• 选读文本:
_ _ _ _ _ _ _
IPOIB通过内核网络栈接收数据包,并将其发送到InfiniBand网络。这个过程主要涉及以下几个步骤:

  1. 网络栈调用发送函数

    • 当网络栈需要发送数据包时,会调用dev_queue_xmit函数。
    • dev_queue_xmit函数会调用设备的netdev_ops->ndo_start_xmit函数,对于IPOIB设备,这个函数是ipoib_start_xmit
  2. 处理发送请求

    • ipoib_start_xmit函数会检查数据包的类型(单播或多播),并根据类型选择合适的发送路径。
    • 对于单播数据包,函数会尝试使用已建立的连接(Connection)或路径(Path)进行发送。
    • 对于多播数据包,函数会使用多播组进行发送。
  3. 发送数据包

    • ipoib_start_xmit函数会将数据包封装成InfiniBand格式,并调用post_send_rss函数将数据包发送到InfiniBand网络。
    • post_send_rss函数会将数据包提交到InfiniBand的发送队列,并等待发送完成。
  4. NAPI发送处理

    • 发送完成后,InfiniBand硬件会触发发送完成的工作队列(WC)。
    • ipoib_tx_poll函数会处理发送完成的工作队列条目(WC),释放发送缓冲区,并更新发送统计信息。
2.2 代码示例
复制代码
static netdev_tx_t ipoib_start_xmit(struct sk_buff *skb, struct net_device *dev)
{
    struct ipoib_dev_priv *priv = ipoib_priv(dev);
    struct rdma_netdev *rn = netdev_priv(dev);
    struct ipoib_neigh *neigh;
    struct ipoib_pseudo_header *phdr;
    struct ipoib_header *header;
    unsigned long flags;

    phdr = (struct ipoib_pseudo_header *)skb->data;
    skb_pull(skb, sizeof(*phdr));
    header = (struct ipoib_header *)skb->data;

    if (unlikely(phdr->hwaddr[4] == 0xff)) {
        if ((header->proto != htons(ETH_P_IP)) &&
            (header->proto != htons(ETH_P_IPV6)) &&
            (header->proto != htons(ETH_P_ARP)) &&
            (header->proto != htons(ETH_P_RARP)) &&
            (header->proto != htons(ETH_P_TIPC))) {
            ++dev->stats.tx_dropped;
            dev_kfree_skb_any(skb);
            return NETDEV_TX_OK;
        }
        phdr->hwaddr[8] = (priv->pkey >> 8) & 0xff;
        phdr->hwaddr[9] = priv->pkey & 0xff;

        neigh = ipoib_neigh_get(dev, phdr->hwaddr);
        if (likely(neigh))
_ _ _ _ _ _ _
• 简短任务 A:
将下列条目中从含有“Time of clock at [174,121,204,155]: 1:52”的那一行起，到条目最后一行止（首尾两行都算在内），逐行照录，答案中不要包含图片。
• 简短任务 B:
从IPoIB数据包发送流程这篇文本停下的地方接着续写。
上面的文本与下列条目彼此无关。
_ _ _ _ _ _ _
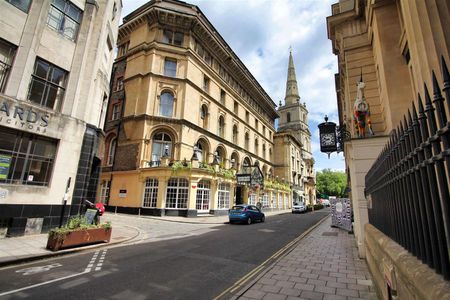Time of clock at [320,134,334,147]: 9:41
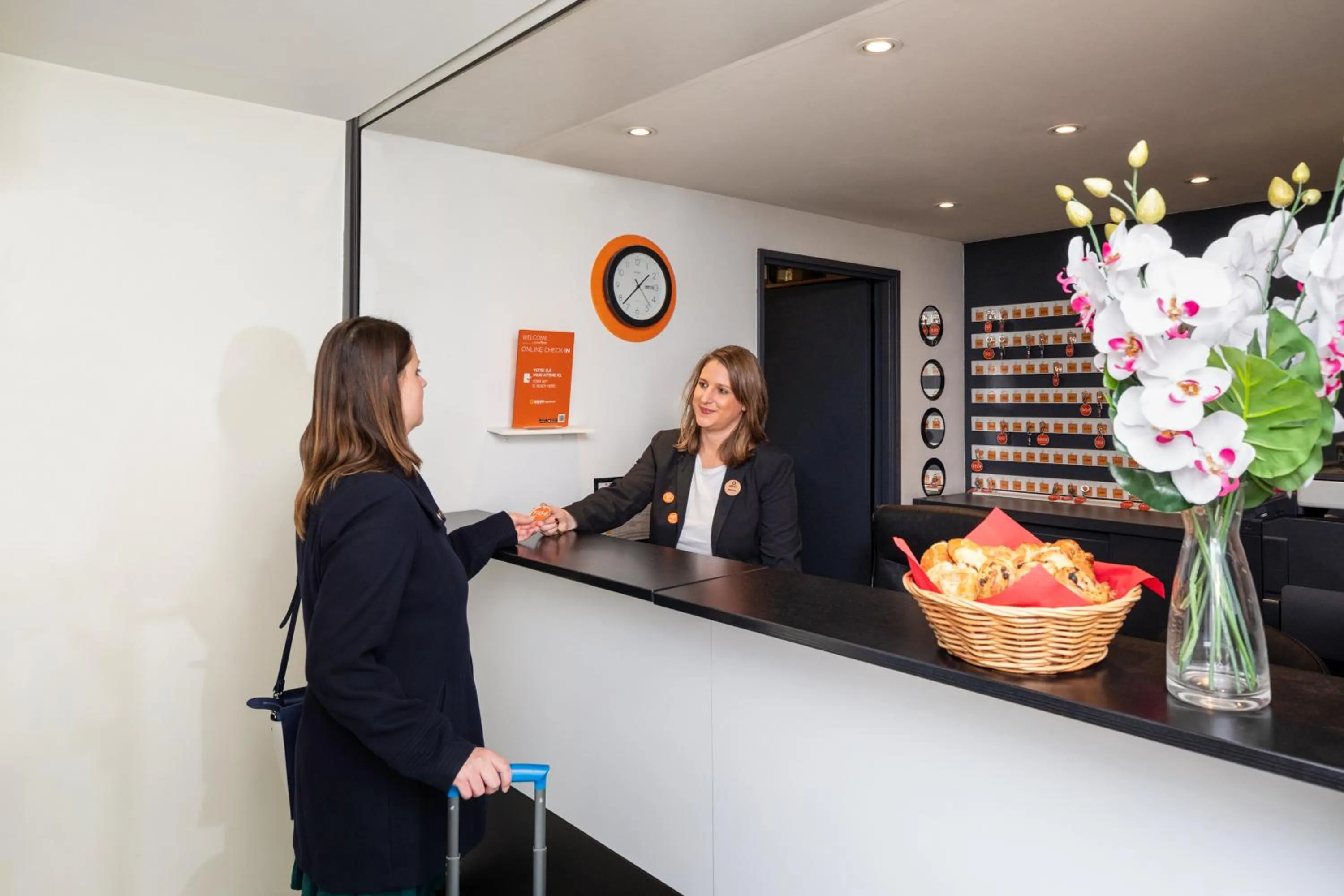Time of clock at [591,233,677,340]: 1:37
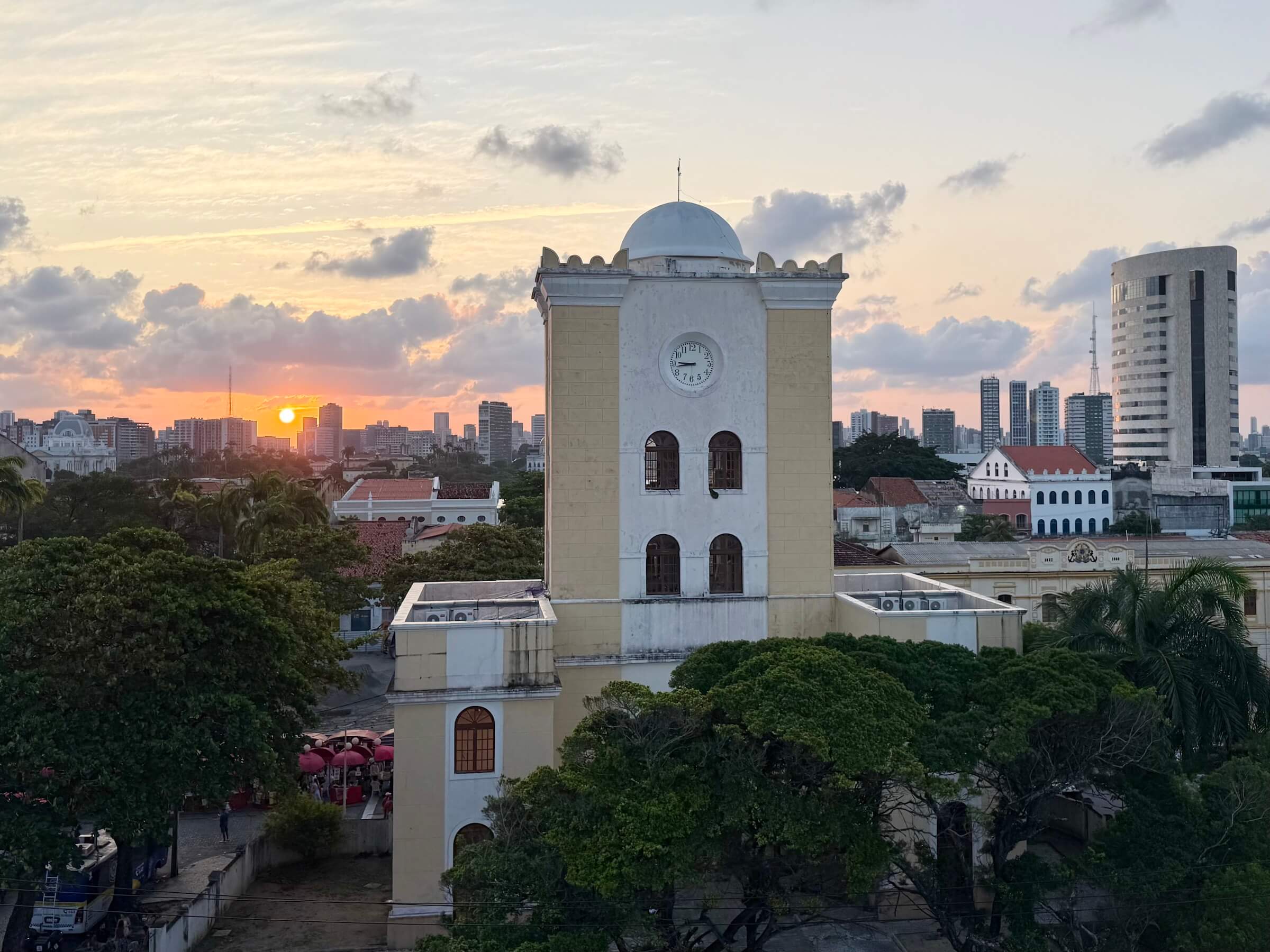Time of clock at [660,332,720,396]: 8:45
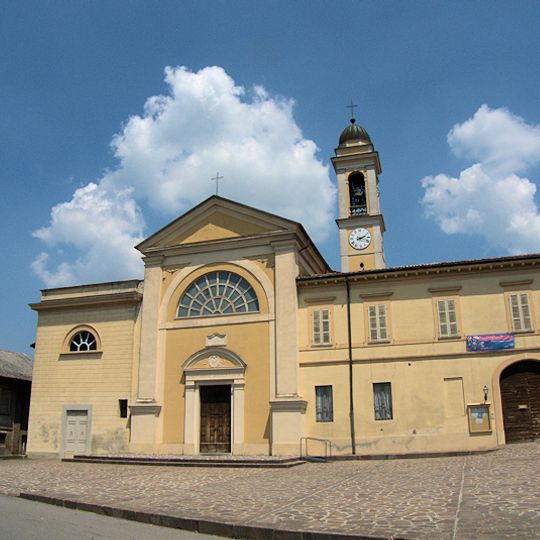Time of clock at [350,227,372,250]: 2:18
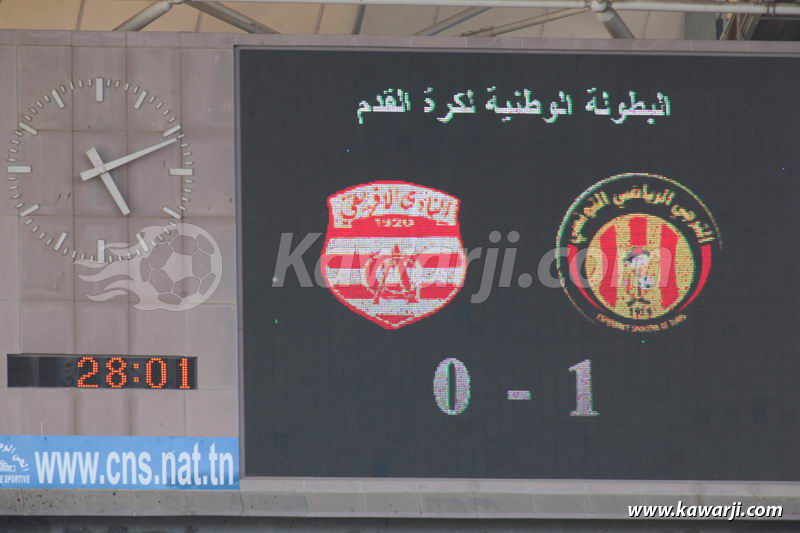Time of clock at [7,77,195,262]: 5:11
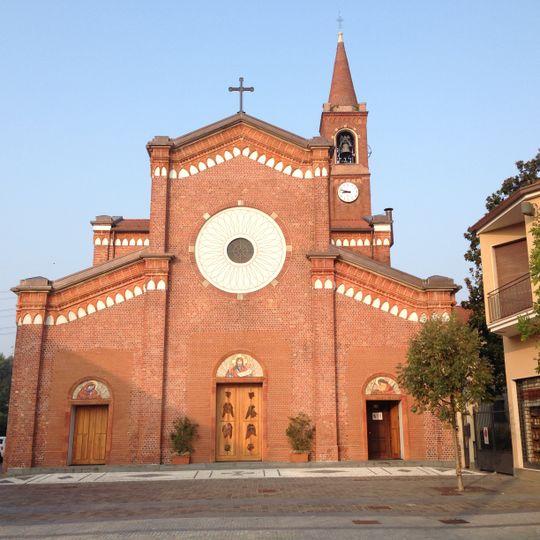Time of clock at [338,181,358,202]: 8:47
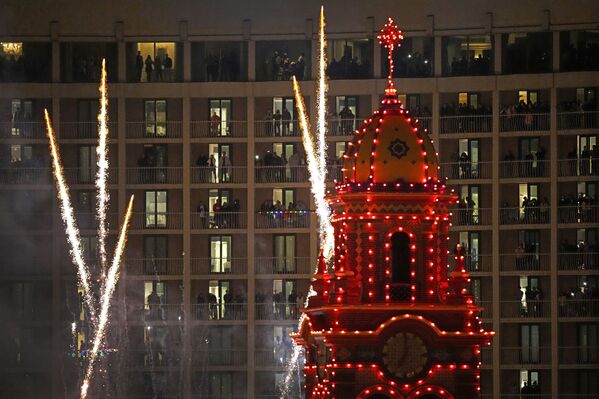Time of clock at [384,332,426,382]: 7:00
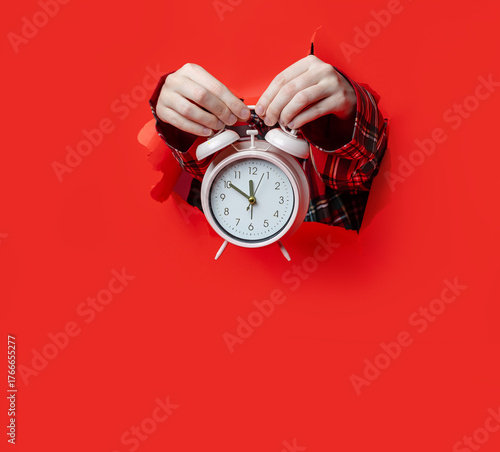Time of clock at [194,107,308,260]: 11:50
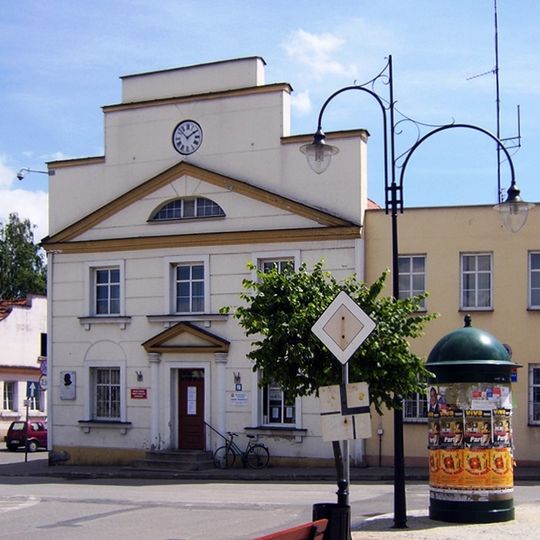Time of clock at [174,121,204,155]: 1:52
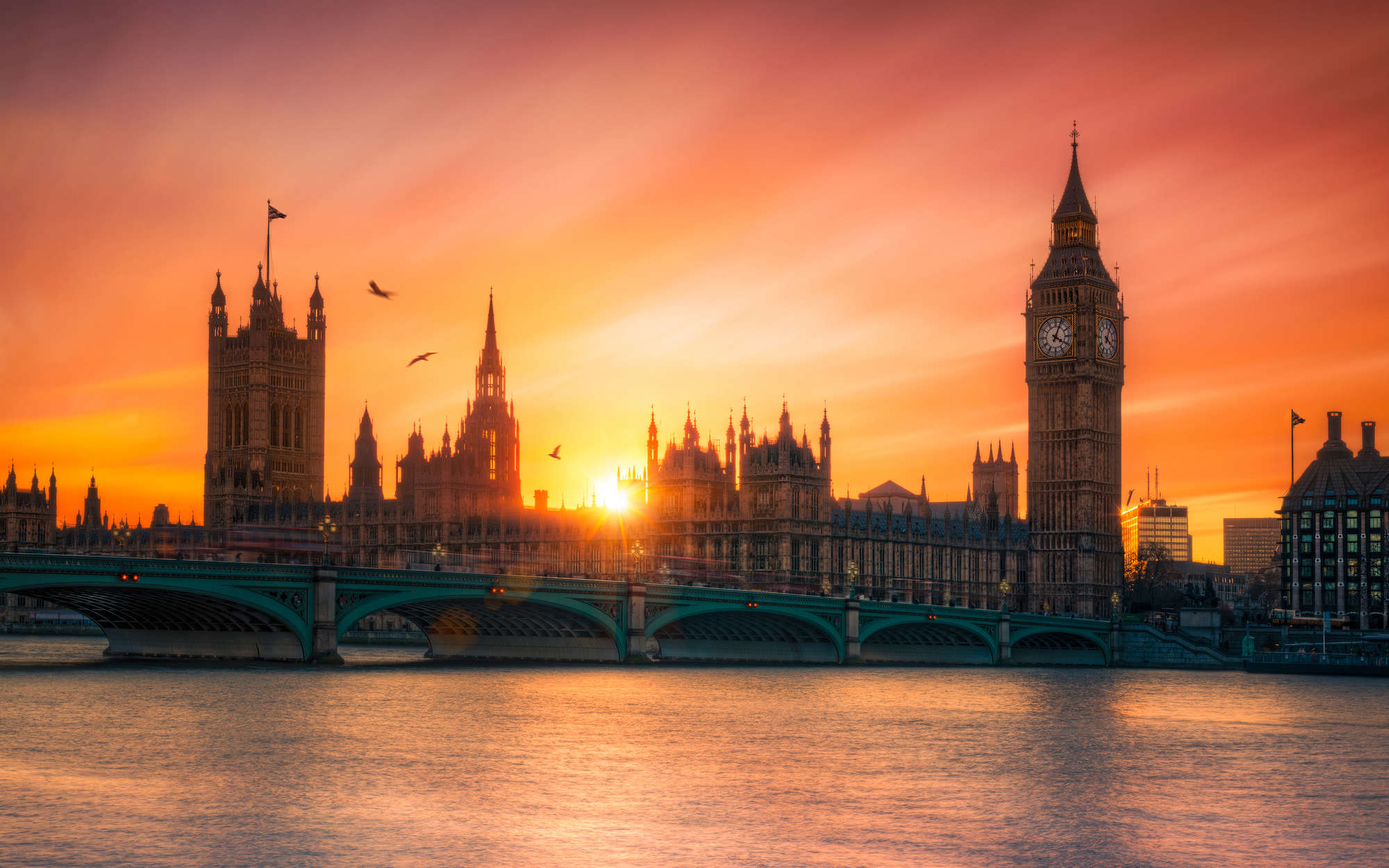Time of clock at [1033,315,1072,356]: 4:04
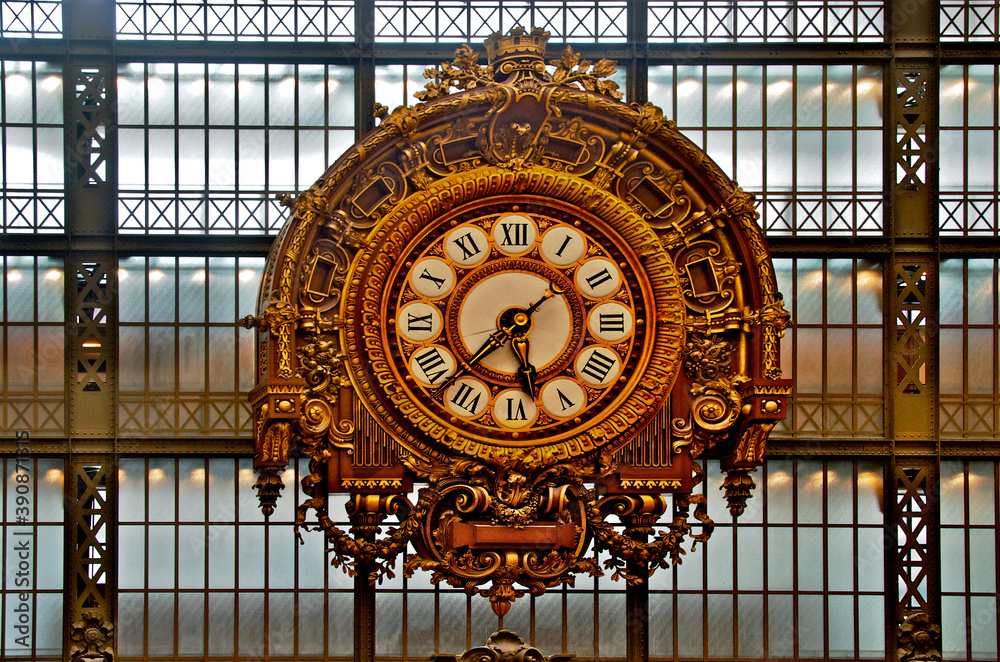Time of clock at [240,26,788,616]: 5:37
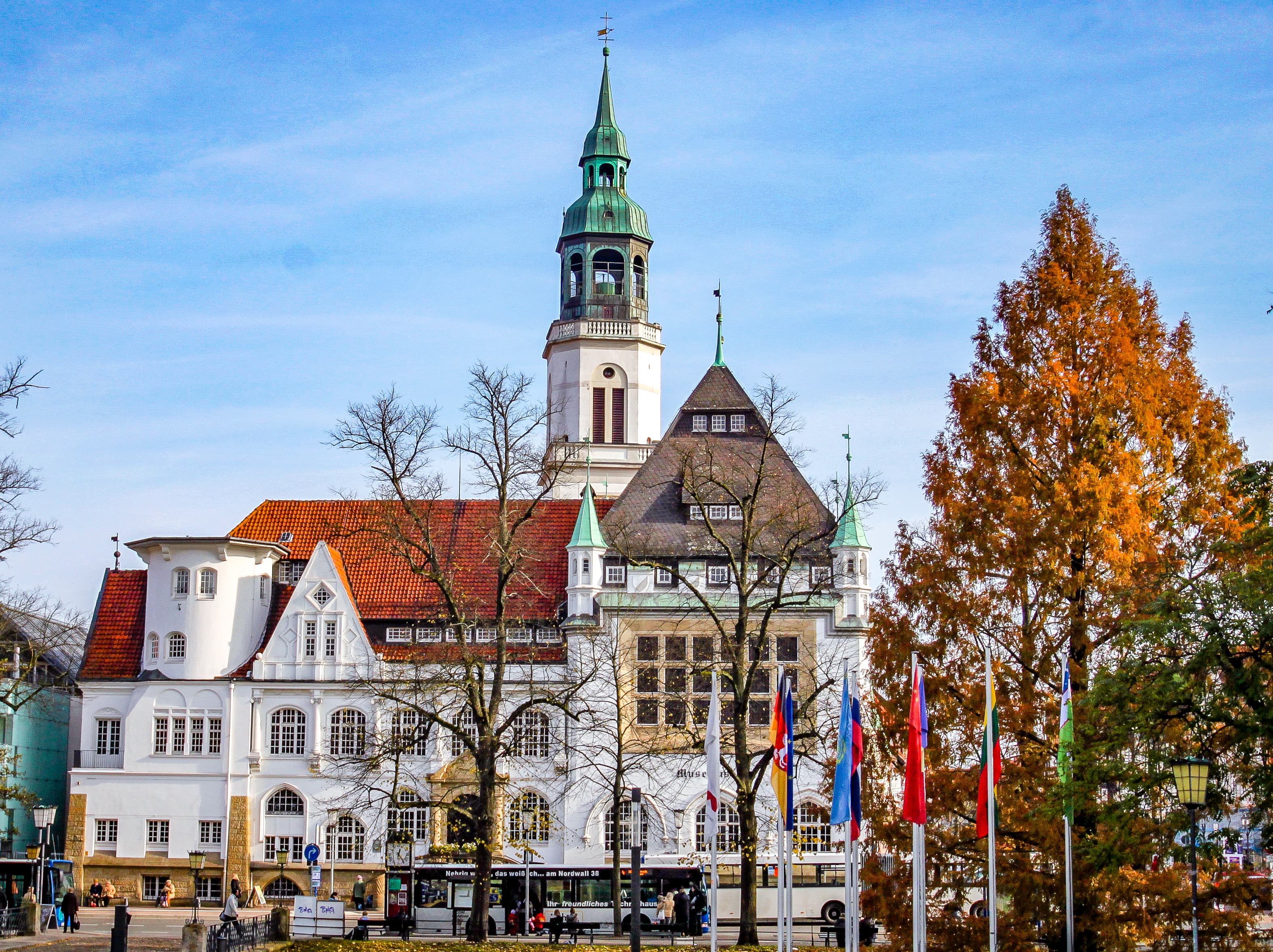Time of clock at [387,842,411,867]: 12:23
_ _ _ _ _ _ _
• 练习答案 A:
Time of clock at [174,121,204,155]: 1:52
Time of clock at [1033,315,1072,356]: 4:04
Time of clock at [240,26,788,616]: 5:37
Time of clock at [387,842,411,867]: 12:23

• 练习答案 B:
            goto send_using_neigh;
        ipoib_mcast_send(dev, phdr->hwaddr, skb);
        return NETDEV_TX_OK;
    }

    switch (header->proto) {
    case htons(ETH_P_IP):
    case htons(ETH_P_IPV6):
    case htons(ETH_P_TIPC):
        neigh = ipoib_neigh_get(dev, phdr->hwaddr);
        if (unlikely(!neigh)) {
            neigh = neigh_add_path(skb, phdr->hwaddr, dev);
            if (likely(!neigh))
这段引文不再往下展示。